A DAILY pill that leeches excess blood sugar from the body has been recommended for use on the NHS to treat adults with diabetes.

Canagliflozin, which blocks a key salt-sugar ­transporter in the kidney in order to excrete excess blood sugar via the urine, has been approved by the Scottish Medicines Consortium to treat patients with Type 2 diabetes.

It is taken as a tablet once a day, before the patient's first meal, and will be used in collaboration with other glucose-lowering products including insulin.

Professor Miles Fisher, a consultant physician at Glasgow Royal Infirmary, welcomed the decision.

He said: "Type 2 diabetes is one of the most significant health challenges facing Scotland today. Gaining access to new treatments like canagliflozin, is ­important in helping us to better manage this deadly epidemic."

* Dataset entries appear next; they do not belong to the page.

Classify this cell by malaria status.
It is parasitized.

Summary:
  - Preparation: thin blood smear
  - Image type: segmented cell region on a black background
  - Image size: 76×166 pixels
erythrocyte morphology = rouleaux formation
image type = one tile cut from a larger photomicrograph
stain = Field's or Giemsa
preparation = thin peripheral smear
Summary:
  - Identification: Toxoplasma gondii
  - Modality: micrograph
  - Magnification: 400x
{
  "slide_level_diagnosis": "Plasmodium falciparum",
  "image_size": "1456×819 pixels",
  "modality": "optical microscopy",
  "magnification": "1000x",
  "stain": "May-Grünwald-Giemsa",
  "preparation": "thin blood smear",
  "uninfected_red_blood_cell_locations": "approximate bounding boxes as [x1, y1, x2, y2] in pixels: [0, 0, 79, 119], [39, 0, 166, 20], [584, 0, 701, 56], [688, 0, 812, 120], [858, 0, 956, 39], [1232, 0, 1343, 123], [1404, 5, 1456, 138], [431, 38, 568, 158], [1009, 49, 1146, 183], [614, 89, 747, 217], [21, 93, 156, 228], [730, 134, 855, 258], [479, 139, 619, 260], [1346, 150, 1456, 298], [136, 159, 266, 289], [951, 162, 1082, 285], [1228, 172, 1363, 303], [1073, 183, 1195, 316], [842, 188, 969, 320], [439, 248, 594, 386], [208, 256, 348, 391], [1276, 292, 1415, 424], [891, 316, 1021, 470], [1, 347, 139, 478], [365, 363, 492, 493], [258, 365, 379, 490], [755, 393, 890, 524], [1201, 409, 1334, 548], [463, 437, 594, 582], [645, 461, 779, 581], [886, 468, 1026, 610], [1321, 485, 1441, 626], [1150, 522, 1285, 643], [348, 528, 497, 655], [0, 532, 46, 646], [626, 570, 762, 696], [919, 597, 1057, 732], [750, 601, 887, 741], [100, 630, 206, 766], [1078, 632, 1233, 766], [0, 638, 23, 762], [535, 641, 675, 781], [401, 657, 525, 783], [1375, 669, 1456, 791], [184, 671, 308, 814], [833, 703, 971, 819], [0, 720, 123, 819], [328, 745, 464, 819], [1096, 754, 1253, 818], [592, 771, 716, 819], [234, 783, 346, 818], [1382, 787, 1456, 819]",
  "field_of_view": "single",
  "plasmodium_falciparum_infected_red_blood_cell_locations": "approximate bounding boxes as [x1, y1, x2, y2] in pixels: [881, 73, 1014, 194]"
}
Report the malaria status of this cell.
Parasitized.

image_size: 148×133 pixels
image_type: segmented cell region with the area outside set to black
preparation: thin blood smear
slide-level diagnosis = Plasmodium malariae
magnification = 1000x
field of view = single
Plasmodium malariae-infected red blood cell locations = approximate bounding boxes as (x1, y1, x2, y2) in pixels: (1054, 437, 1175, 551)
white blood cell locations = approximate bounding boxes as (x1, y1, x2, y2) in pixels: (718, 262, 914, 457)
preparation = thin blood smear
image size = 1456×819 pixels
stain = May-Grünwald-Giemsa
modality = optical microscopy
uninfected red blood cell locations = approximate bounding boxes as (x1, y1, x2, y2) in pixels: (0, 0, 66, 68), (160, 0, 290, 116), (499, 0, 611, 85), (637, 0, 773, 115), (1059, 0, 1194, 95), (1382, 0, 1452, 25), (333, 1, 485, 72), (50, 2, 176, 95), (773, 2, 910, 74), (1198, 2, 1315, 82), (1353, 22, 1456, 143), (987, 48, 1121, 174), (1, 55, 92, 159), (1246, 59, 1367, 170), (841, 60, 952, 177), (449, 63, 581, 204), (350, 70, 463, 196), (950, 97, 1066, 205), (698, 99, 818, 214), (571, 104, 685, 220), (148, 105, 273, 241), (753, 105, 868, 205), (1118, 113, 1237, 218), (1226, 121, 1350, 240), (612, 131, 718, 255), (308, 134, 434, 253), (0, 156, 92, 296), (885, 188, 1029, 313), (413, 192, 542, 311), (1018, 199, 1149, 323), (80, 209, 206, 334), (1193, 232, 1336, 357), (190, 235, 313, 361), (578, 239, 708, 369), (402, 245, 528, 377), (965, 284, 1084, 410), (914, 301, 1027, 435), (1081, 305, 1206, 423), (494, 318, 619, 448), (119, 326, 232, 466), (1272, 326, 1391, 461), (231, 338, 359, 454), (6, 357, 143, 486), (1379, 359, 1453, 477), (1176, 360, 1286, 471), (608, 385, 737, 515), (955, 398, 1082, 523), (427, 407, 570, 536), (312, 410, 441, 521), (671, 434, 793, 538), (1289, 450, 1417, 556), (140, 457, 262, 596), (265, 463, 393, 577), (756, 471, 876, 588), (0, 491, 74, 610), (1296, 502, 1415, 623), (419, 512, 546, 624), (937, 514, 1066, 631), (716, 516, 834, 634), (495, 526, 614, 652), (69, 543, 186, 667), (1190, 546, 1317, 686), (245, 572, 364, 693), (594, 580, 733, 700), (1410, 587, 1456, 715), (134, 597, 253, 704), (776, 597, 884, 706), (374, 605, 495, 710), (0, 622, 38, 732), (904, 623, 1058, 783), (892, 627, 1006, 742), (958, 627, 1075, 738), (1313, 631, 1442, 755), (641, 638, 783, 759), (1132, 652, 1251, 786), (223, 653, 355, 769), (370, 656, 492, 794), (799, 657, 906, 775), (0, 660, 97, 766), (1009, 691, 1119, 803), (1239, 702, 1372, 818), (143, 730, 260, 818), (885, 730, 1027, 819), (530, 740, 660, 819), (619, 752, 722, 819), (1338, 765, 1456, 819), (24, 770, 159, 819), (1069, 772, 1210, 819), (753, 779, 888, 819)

Type 2 diabetes is associated with around 9,000 excess deaths each year in Scotland, mainly from ­cardiovascular disease, and is the biggest single cause of amputation, stroke, blindness and end stage kidney failure.

Meanwhile, the SMC also approved a new treatment for Hepatitis C.

Sofosbuvir can be used to treat all genotypes of Hep C, a virus that can infect and ravage the liver.

Clinical trials recorded cure rates of over 90 per cent among patients new to antiviral therapy. They were treated over a 12-week period in combination with other antiviral agents.

Sofosbuvir was licensed in January this year and is still awaiting approval from Nice for use in England and Wales.